Rob Macaire, the United Kingdom's ambassador to Tehran, was detained for supposedly joining the demonstrations, of which he dines and which has been condemned by UK's PM Boris Johnson.

"Can confirm I wasn't taking part in any demonstrations! Went to an event advertised as a vigil for victims of #PS752 tragedy," Rob Macaire wrote on Twitter, saying he left "after 5 minutes when some started chanting".

Macaire added he was detained for half an hour "after leaving the area".

Foreign Secretary Dominic Raab said the arrest was a "flagrant violation of international law" and repeated calls for Iran to de-escalate tensions. "The Iranian government is at a crossroads moment," Raab said in a statement. "It can continue its march towards pariah status with all the political and economic isolation that entails, or take steps to de-escalate tensions and engage in a diplomatic path forwards."

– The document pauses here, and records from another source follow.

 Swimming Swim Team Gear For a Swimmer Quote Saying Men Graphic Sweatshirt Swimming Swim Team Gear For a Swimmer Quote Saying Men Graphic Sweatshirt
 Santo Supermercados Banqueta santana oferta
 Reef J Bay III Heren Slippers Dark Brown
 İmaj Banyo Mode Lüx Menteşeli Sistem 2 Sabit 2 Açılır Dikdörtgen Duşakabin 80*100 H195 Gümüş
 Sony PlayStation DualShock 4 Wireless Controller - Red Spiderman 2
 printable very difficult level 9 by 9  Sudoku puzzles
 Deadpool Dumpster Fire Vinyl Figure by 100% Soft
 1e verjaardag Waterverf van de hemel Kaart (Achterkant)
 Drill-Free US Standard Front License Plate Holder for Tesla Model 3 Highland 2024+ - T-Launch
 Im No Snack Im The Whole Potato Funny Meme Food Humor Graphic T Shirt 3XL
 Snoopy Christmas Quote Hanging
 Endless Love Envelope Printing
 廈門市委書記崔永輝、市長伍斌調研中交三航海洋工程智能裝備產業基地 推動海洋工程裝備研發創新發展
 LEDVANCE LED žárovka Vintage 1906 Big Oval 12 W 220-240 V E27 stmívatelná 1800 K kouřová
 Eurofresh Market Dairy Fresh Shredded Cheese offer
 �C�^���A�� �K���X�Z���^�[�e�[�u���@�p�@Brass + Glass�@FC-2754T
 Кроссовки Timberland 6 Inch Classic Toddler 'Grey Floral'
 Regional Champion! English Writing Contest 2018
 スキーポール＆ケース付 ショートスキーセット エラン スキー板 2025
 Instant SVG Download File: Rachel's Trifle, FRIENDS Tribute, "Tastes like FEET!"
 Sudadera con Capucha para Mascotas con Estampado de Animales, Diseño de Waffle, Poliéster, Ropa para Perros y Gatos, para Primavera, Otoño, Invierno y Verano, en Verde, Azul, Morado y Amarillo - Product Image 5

What this means for Iranian politics

Mehdi Karroubi, a leader of Iran's opposition Green Movement, called on Iran's Supreme Leader, Ayatollah Ali Khamenei, to step down over the handling of the downed airliner.

"You, as the commander in chief of the armed forces, are directly responsible for this," Karroubi said in a statement.

"If you were aware and you let military and security authorities deceive people, then there is no doubt you lack the attributes of constitutional leadership."

“They were so careful not to kill any American in their revenge for Soleimani. But they did not close the airport? This shows how much this regime cares for Iranians,” said Iranian citizen Mira Sedaghati.

In a show of solidarity with the people of Iran against the regime, Trump tweeted: "To the brave, long-suffering people of Iran: I've stood with you since the beginning of my Presidency, and my Administration will continue to stand with you. We are following your protests closely, and are inspired by your courage."

“This is not human error. This is a crime against humanity,” said exiled Persian Crown Prince Reza Pahlavi on Saturday. “He who has irresponsibly empowered his thugs to fire at will at innocents bears full responsibility. #Enough_is_enough. Khamenei and his regime must go.”

Market implications

Should there be a regime change and a pro-Western one of that, then that would be a step towards peace in the Middle East. However, for now, tensions are likely to keep risk appetite shelved and the price of oil underpinned.